Chinese belligerence has led India to find its place easily in the evolving ‘new Cold War’
The more China turns aggressive at its border with India, the more it will bring India close to the United States and the West. Despite India’s traditional posture of indifference to allying itself exclusively with a power bloc, in the recently concluded G7 summit, India referred to the grouping of liberal democracies as a ‘natural ally’.
India has been raising the need for a free, open and rules-based Indo-Pacific in as many multilateral forums as possible, a concept which China considers as a containment strategy of the United States. Possibly, India might also join the G7’s newly announced infrastructure project for developing countries in an appropriate time, as it is initiated as a counterweight to China’s multi trillion-dollar Belt and Road Initiative.

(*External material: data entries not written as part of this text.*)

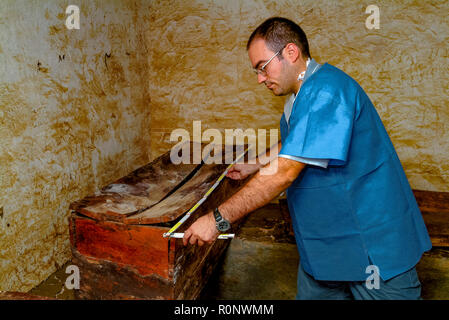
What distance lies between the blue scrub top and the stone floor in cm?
115

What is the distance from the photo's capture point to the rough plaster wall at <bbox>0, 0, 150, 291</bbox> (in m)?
2.09

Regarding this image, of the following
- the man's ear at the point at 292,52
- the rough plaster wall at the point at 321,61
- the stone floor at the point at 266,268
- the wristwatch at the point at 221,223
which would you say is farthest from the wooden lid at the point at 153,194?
the rough plaster wall at the point at 321,61

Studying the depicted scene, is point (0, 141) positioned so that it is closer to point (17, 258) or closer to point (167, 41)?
point (17, 258)

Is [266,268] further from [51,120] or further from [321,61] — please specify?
[321,61]

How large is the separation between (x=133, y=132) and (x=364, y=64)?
9.11 feet

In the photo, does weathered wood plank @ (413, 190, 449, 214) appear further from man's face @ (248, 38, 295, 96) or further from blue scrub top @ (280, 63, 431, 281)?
man's face @ (248, 38, 295, 96)

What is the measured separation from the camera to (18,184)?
217 cm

There was a time in the past when the former Indian Prime Minister Jawaharlal Nehru sought to lead Asia by cooperating with China. Considering today’s changed geopolitical realities and power dynamics, nowhere in anyone’s wildest dreams such an idea would work out. Prime Minister Modi’s muscular foreign policy imperatives are aligning well with the Joe Biden-led Western response to the looming common threat arising from Beijing.
Today, encountering Xi Jinping’s grand strategy of Chinese domination of the world (by abandoning its yesteryear policy of ‘peaceful rise’) is a collective endeavour of peace-loving democracies around the world, to which Asia is particularly looking forward. Most notably, it comes amid an inescapable web of global economic inter-connectedness, even among rival powers.